TEXT PASSAGE:
━━━━━━━━━━━━━━━━━━━━━━━━━━━━━━
Tuesday, 27 August 2013

The rescue

With a fearful symmetry, Bubonic Plague is back where it started, in the mountains of Kyrgyzstan, reminding humans, just as the Icelandic volcano did a few years ago, that for all our big ideas and vainglory, we are puny and ineffectual, mere blaggers in the universe.

One of my favourite pictures from childhood, along with illustrations to E. Nesbit, and Tolkein, and Narnia, was from a 1930s children's history book that edified impressionable young minds in the days of Empire. Along with When did you last see your father, and Millais' two beautiful doomed boys, the Princes in the Tower (the elder, staring out from the darkness of captivity on the page with poetic prescience, his blond curls tumbling over his black velvet suit, was destined to be my husband, I knew in my eight-year old heart), my imagination was fired by a naked young girl's rescue from the window of an elegant Restoration mansion during the Great Plague of London.
━━━━━━━━━━━━━━━━━━━━━━━━━━━━━━
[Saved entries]

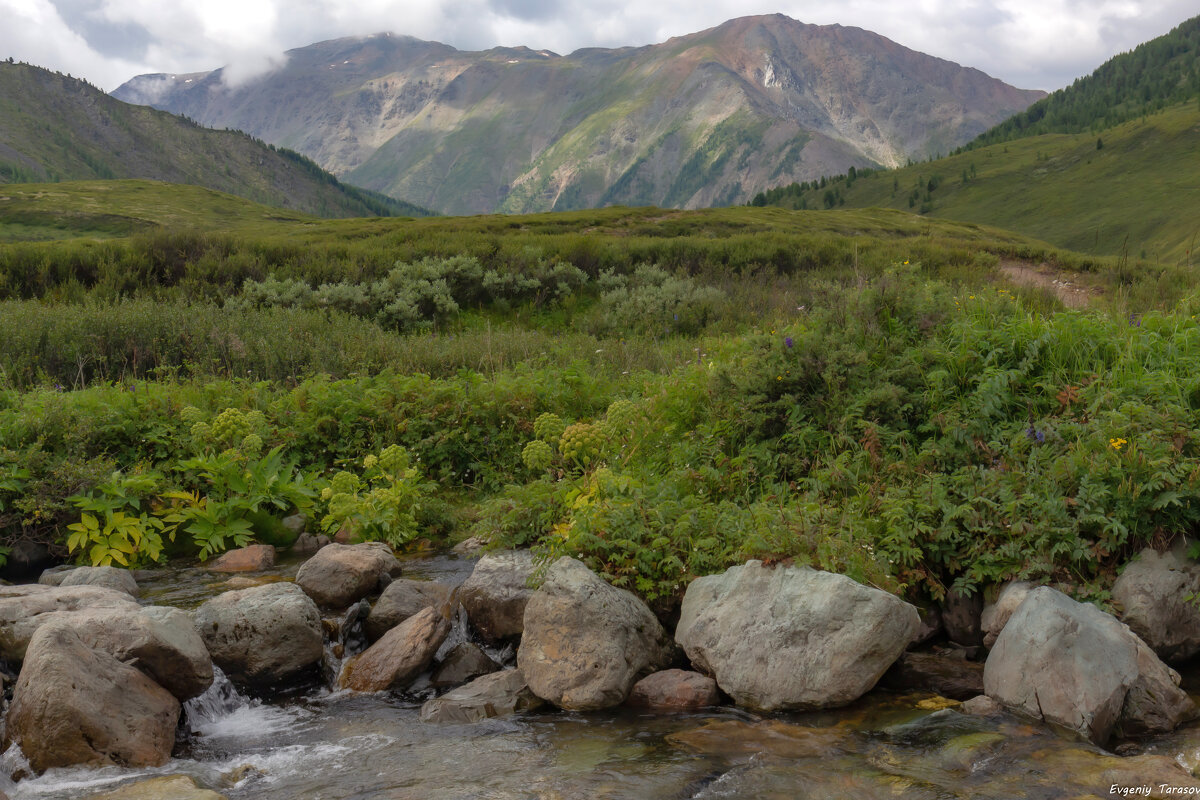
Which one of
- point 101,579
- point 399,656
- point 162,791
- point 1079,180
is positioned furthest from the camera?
━━━━━━━━━━━━━━━━━━━━━━━━━━━━━━
WORK INSTRUCTIONS:
(a) According to the passage on the plague, where is Bubonic Plague back?
(b) Reproduce the portion of the passage on the plague starting with "Tuesday, 27 August" and going on through "in the universe.", swapping "Kyrgyzstan" for "Tajikistan".
(c) Pick up the passage on the plague after its final sentence and carry it forward.
These items come from a separate source.

YOUR RESPONSES:
(a) In the mountains of Kyrgyzstan.

(b)
Tuesday, 27 August 2013

The rescue

With a fearful symmetry, Bubonic Plague is back where it started, in the mountains of Tajikistan, reminding humans, just as the Icelandic volcano did a few years ago, that for all our big ideas and vainglory, we are puny and ineffectual, mere blaggers in the universe.

(c)
Now the picture horrifies me more than the pestilence itself, a sickly Victorian excess of sentimental romanticization and sublimated paedophilia, the imagery of soft porn applied to social and medical history.

Before we pass sentence on our 19th century ancestors for lapping up this sort of mass-marketed fantasy, born out of the conviction that humans are the progressive conquerors of evil, and that the best way to secure ourselves against the return of a powerful enemy is by trivializing it, we should remember our own smugness, our own self-deluded race away from reality, our odd taste for sensationalism and tweeted voyeurism, our ambition to live longer and longer while poverty and inequality and cruelty and conceit infect the world. 

Who cares, so long as we can share a photo.